Renault-Werk in Frankreich nach Cyberattacke geschlossen

Der französische Autohersteller Renault hat weiter mit den Folgen der weltweiten Cyberattacke von Freitag zu kämpfen. In einem seiner größten Werke, der Fabrik in der nordfranzösischen Stadt Douai, stand die Produktion deswegen heute still. Informatiker seien mit „vorbeugenden Arbeiten“ beschäftigt, sagte ein Sprecher.

Sie sollten verhindern, dass sich der Computervirus von möglicherweise infizierten Rechnern aus weiter verbreite, sagte eine Sprecherin. 3.500 Mitarbeiter blieben zu Hause. Morgen Früh sollte das Werk wieder öffnen. Andere Werke, in denen Renault am Samstag die Produktion gestoppt hatte, sind bereits wieder angelaufen.
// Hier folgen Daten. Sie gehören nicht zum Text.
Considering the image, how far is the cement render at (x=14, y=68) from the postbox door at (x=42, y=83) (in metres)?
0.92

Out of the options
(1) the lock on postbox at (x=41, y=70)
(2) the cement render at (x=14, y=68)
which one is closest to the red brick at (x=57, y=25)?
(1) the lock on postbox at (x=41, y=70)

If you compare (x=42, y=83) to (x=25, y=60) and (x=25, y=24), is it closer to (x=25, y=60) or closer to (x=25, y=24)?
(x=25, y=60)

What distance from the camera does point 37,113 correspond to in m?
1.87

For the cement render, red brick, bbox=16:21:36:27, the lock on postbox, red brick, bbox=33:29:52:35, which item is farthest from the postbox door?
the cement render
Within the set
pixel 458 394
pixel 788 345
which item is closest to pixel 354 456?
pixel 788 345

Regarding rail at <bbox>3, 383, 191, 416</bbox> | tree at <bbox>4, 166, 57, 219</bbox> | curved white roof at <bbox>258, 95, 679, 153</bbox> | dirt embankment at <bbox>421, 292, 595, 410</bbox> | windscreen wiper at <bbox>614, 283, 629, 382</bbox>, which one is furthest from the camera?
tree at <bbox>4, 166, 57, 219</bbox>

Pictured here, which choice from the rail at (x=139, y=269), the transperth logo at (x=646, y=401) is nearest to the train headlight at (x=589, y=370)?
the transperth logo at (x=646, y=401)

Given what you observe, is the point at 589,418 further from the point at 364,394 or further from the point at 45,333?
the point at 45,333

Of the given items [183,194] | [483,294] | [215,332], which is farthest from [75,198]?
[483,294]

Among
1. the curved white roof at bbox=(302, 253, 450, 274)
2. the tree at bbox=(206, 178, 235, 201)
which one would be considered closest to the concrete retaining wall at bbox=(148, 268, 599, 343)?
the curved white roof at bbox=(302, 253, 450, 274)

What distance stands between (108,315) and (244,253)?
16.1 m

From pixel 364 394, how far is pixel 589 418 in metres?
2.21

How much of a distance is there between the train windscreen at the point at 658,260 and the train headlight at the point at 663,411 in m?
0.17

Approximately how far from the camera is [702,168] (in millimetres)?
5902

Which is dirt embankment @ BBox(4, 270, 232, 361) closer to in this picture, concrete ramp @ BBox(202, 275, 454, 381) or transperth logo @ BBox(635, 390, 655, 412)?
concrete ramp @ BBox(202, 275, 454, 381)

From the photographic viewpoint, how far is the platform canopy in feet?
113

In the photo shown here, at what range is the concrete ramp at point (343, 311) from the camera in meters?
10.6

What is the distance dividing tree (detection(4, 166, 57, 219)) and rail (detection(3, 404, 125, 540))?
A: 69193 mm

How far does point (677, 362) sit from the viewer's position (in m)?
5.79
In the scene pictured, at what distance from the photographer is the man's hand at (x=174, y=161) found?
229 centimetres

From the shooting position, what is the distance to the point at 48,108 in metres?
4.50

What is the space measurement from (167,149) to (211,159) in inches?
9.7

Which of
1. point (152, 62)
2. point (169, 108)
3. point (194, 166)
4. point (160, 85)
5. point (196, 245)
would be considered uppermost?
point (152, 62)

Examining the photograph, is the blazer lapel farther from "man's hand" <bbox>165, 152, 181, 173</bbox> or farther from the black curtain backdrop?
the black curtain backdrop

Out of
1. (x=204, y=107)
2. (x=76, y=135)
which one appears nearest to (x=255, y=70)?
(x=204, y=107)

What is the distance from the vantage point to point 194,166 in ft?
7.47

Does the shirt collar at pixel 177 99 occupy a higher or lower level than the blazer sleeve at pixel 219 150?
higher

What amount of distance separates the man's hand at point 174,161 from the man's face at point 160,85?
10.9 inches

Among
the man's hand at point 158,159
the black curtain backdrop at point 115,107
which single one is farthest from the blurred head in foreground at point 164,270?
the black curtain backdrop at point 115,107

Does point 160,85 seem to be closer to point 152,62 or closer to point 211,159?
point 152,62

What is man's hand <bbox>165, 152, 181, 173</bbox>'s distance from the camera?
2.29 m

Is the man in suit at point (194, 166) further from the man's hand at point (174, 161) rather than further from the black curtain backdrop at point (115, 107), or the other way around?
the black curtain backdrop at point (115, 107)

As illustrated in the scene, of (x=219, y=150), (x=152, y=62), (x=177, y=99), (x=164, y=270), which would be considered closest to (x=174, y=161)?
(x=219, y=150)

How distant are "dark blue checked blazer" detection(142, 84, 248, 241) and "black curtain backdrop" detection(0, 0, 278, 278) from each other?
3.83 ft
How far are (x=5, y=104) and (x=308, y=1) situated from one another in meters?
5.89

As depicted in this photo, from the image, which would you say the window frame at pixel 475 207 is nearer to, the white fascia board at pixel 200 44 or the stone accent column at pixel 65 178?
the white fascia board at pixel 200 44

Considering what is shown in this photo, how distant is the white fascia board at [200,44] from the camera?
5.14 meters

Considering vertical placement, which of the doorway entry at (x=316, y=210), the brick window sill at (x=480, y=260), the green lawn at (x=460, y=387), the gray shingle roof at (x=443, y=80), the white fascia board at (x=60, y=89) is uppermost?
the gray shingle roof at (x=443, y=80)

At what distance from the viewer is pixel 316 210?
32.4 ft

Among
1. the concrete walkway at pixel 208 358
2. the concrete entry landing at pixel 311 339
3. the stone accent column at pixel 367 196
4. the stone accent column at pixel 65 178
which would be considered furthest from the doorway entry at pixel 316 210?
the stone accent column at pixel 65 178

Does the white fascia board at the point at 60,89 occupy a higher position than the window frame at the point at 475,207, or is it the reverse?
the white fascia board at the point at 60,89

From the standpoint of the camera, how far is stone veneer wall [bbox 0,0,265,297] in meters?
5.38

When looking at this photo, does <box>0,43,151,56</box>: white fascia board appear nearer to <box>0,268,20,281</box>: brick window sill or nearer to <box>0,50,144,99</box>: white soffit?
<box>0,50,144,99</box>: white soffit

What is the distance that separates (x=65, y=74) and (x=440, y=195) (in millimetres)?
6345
Vorsichtige Entwarnung von Europol

Die europäische Polizeibehörde Europol gab unterdessen heute vorsichtige Entwarnung. Eine weitere massenhafte Ausbreitung der Schadsoftware sei offenbar vermieden worden, sagte ein Europol-Sprecher in Den Haag. „Die Zahl der Opfer ist offenbar nicht weiter nach oben gegangen, bisher scheint die Lage in Europa stabil. Das ist ein Erfolg.“

Die weltweite Attacke hatte nach Angaben von Europol mindestens 150 Länder sowie 200.000 Organisationen und Personen getroffen. Weltweit wurden Rechner von einem Erpressungstrojaner befallen, der alle Daten verschlüsselt und Lösegeld für die Entschlüsselung verlangen.

Grafik zur Cyberattacke

Grafik: APA/ORF.at; Quelle: APA/BBC

Experten und Behörden waren davon ausgegangen, dass die Zahl der infizierten Computer steigt, weil heute zahlreiche Rechner erstmals nach dem Wochenende wieder hochgefahren wurden. Der Europol-Sprecher sagte heute, noch sei es zu früh, um zu sagen, wer hinter der Attacke stecke. „Aber wir arbeiten daran, ein Werkzeug zu entwickeln, um die Schadsoftware zu entschlüsseln.“

Microsoft kritisiert NSA

Von der Attacke waren Rechner mit dem Microsoft-Betriebssystem Windows betroffen. Microsoft-Manager Brad Smith warf in einem Blogeintrag dem US-Geheimdienst NSA vor, eine Windows-Sicherheitslücke für seine eigenen Zwecke genutzt zu haben.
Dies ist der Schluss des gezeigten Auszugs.